# [The exercise]
Using the case summaries below, decide whether each statement agrees with them. Answer yes or no for each and quote the words that settle it. 1. In Washington v. U.S., the defendant received a 108-month prison sentence. 2. Soto's trial counsel never challenged the indictment. 3. The Seventh Circuit sent Washington's application back to the district court.

# [Quoted passage]
* * *

Finally, presiding over closing argument was similar to presiding over jury selection, the “additional duty” at issue in Peretz v. United States, 501 U.S. 923 (1991).  Accordingly, neither Article III nor the Federal Magistrates Act precluded having a magistrate judge preside over closing argument.  Since this constitutional claim lacked merit, so too did the petitioner’s claim that trial counsel was ineffective for allowing a magistrate to preside over closing arguments without the petitioner’s personal consent.

Written by Keith Hilzendeger

September 2, 2008 at 9:37 am

Washington v. U.S. (CA7)

Washington v. U.S., No. 08-2787 (CA7) — The Seventh Circuit granted permission to file a delayed appeal, in the guise of ruling on an application for permission to file a second or successive 2255 motion.  In November 2005, the defendant was sentenced to 108 months in prison after pleading guilty to bank robbery.  His plea agreement contained a waiver of the right to appeal, which the defendant followed.  Instead, in April 2008 he filed a motion under Fed. R. Crim. P. 52(b) asking the court to recalculate his sentence in light of what he considered to be an erroneous application of the Guidelines.  The district court denied the motion, reasoning it was an improperly labeled 2255 motion, which he was improperly using as a substitute for an appeal.  But the Seventh Circuit reasoned that because the defendant was not seeking constitutional review of his sentence, the district court erred in characterizing his 52(b) motion as a 2255 motion.  Furthermore, the district court failed to warn the defendant that it was recharacterizing his 52(b) motion, as Castro v. United States, 540 U.S. 375 (2003), required it to do.  Accordingly, the Seventh Circuit construed the SOS application as a notice of appeal and returned it to the district court for processing.

Written by Keith Hilzendeger

August 11, 2008 at 10:02 am

CA3 — memorandum disposition

Soto v. U.S., No. 05-4493 — This appeal from the denial of a 2255 motion asserts a claim of IAC at trial for failing to challenge the indictment.  Soto had been charged with eleven counts relating to a scheme to rob two banks and an armored car between July 1997 and September 1998.  Soto was convicted and sentenced to 447 months in prison.  His conviction was affirmed on direct appeal, and the U.S. Supreme Court denied certiorari.

In a 2255 motion, Soto argued that trial counsel was ineffective for failing to challenge the indictment as multiplicitous.  Count 1 of the indictment named one conspiracy, he asserted, but the evidence established multiple separate conspiracies.  The district court denied the motion.  The Third Circuit later certified the IAC claim for appeal and appointed counsel to represent Soto.

In fact Soto’s trial counsel did challenge the indictment as duplicitous, as well as the sufficiency of the evidence.  The district court denied both motions.  Counsel did not peform deficiently.  Insofar as counsel should have argued that the evidence impermissibly varied the indictment, the Third Circuit ruled that the evidence in fact established one overarching conspiracy.  Accordingly, trial counsel was not ineffective.  The district court therefore correctly denied the motion.

* * *

(Data entries)
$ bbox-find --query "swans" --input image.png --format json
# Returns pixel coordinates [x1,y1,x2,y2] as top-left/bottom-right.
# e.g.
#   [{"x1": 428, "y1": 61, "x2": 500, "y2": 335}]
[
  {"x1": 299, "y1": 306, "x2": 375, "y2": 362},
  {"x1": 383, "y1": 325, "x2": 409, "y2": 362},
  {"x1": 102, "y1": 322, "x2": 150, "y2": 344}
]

* * *

# [Response to the task]
1. Yes: "the defendant was sentenced to 108 months in prison after pleading guilty to bank robbery"
2. No: "In fact Soto’s trial counsel did challenge the indictment as duplicitous, as well as the sufficiency of the evidence."
3. Yes: "the Seventh Circuit construed the SOS application as a notice of appeal and returned it to the district court for processing"